In addition to not just being JSON-for-CMS/SAML, Macaroons are actually
_designed to be bearer credentials_ rather than slapping a bunch of "We took
an old idea and added JSON" and slapping it on old concepts, but...

Macaroons are provably secure in their own dialect of Abadi's authorization
logic. Check the last page of the paper:

[http://research.google.com/pubs/pub41892.html](http://research.google.com/pubs/pub41892.html)

CWT (and vicariously JWT) try to slap JSON/JOSE syntax/standards onto a bunch
of existing concepts, but fail to actually fix the fundamental problems, like
provable security. Yes, provable security: Macaroons are predicated on proofs.
JWTs are predicated on broken promises and ad hoc design.

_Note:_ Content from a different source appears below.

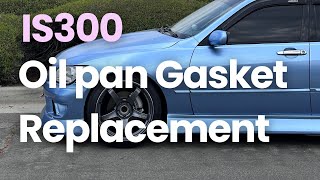 Is300 Oil Pan gasket replacement [upl. by Louanna56]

All that said, the authors of the JOSE/COSE standards couldn't have tried
harder to repeat _every single one of_ the mistakes of the past. These
standards are nonsense. Unless you're switching from CMS they offer no
practical benefits, and can potentially introduce new vulnerabilities due to
their ludicrous complexity.

Unless you can name the exact CBOR-encoded standard you want to use and why
you should use it, and the alternative you're considering is practically
anything but CMS, AVOID AVOID. Stick with anything that's more standard.
Slapping JSON on things doesn't help, but just introduces new problems in a
space where older standards are at least better understood.

There are problems in this space: ASN.1 is old, overcomplicated, hard to use,
and the source of many vulnerabilities in the way it's described. So we have a
serialization format with bad semantics used in security critical contexts.
Should we replace it? Yes? Is JOSE/COSE the solution?

JSON has many odd/ambiguous semantics, a shitty type system, and there is no
direct mapping between ASN.1's type system and JSON/JOSE's, because it is
intentionally restricted by design.

JOSE/COSE's solution is to improve a security critical format by getting rid
of types.

Wait what? Improving security by _getting rid of types_? Yes that's exactly
what JOSE/COSE are doing, and it's the wrong direction IMO.

I would much prefer some sort of modern typed serialization format which has
packed and unpacked representations. Protobufs or capnproto come to mind.